### Problem description
Transcribe the passage on a crisis of faith, starting with "I was also fortunately" and going on through "feeling lied to.".
── Given passage ──
Getting away from home schooling and thus out of the insulated bubble was tremendously helpful. But so was nothing ever really getting better. All the problems I was having, being constantly reminded of Jesus' love and promises, a life of mental and physical anguishes that had spiritual and existential torments as well, but being told we all have our crosses to bear. I started to have a crisis of faith, and when I needed Jehovah and guidance the most I turned to the Bible, where I found not love and healing but tyranny and destruction. All over and throughout, not a lot of good going on.
I was also fortunately receptive to information. Not only did I learn things like Gilgamesh being older than Noah, how languages did branch out and develop, and that Christians played a role in the collapse of Rome, I learned more importantly the world isn't out to get Christians, the prohibitions on Merry Christmas or praying in school don't exist, I even saw Catholics openingly running around what was supposed to be this den of evil with ash crosses on their foreheads. And all those realizations did leave me feeling lied to.
───
── Exercise data ──
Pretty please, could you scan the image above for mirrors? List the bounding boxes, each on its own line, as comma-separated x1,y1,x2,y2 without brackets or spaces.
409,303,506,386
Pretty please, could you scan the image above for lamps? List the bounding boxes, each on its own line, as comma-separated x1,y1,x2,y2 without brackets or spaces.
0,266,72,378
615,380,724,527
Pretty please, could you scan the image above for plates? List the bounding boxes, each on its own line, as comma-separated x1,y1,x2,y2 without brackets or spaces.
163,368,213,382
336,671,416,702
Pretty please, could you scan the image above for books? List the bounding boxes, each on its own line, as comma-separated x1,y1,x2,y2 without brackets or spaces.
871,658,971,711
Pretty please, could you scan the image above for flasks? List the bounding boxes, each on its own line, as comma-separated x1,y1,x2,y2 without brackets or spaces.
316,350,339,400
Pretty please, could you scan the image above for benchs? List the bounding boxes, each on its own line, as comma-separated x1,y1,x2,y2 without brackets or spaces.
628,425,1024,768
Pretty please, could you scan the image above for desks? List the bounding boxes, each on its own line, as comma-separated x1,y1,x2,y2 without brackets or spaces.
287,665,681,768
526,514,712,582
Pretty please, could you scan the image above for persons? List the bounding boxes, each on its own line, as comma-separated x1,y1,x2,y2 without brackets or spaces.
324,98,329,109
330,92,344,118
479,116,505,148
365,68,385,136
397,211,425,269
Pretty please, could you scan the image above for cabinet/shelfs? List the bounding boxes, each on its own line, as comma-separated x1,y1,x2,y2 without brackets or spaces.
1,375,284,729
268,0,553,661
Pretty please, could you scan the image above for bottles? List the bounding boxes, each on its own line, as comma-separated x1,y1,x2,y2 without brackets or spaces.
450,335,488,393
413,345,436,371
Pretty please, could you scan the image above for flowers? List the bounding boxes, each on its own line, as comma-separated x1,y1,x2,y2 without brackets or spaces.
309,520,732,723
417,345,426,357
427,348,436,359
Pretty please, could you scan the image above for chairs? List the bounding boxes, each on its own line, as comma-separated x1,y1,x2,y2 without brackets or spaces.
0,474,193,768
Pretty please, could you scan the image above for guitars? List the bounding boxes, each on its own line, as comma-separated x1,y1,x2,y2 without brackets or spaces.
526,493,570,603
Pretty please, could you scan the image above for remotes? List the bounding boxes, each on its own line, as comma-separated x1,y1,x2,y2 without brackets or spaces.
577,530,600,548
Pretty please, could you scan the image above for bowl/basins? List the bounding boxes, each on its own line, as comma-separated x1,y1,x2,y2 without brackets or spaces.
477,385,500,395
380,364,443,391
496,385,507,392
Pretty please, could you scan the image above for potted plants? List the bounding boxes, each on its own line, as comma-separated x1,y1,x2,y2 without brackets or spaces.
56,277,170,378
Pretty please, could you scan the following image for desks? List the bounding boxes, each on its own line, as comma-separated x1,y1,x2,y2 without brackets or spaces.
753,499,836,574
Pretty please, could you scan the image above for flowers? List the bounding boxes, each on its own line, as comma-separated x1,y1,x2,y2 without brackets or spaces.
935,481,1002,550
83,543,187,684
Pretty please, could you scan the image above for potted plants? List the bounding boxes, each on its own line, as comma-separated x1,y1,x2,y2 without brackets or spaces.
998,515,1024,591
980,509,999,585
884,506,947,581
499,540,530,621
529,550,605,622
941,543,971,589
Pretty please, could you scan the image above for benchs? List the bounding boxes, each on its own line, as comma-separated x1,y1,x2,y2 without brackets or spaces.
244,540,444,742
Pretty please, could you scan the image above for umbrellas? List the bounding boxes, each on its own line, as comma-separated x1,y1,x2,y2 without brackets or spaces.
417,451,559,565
───
### Problem solution
I was also fortunately receptive to information. Not only did I learn things like Gilgamesh being older than Noah, how languages did branch out and develop, and that Christians played a role in the collapse of Rome, I learned more importantly the world isn't out to get Christians, the prohibitions on Merry Christmas or praying in school don't exist, I even saw Catholics openingly running around what was supposed to be this den of evil with ash crosses on their foreheads. And all those realizations did leave me feeling lied to.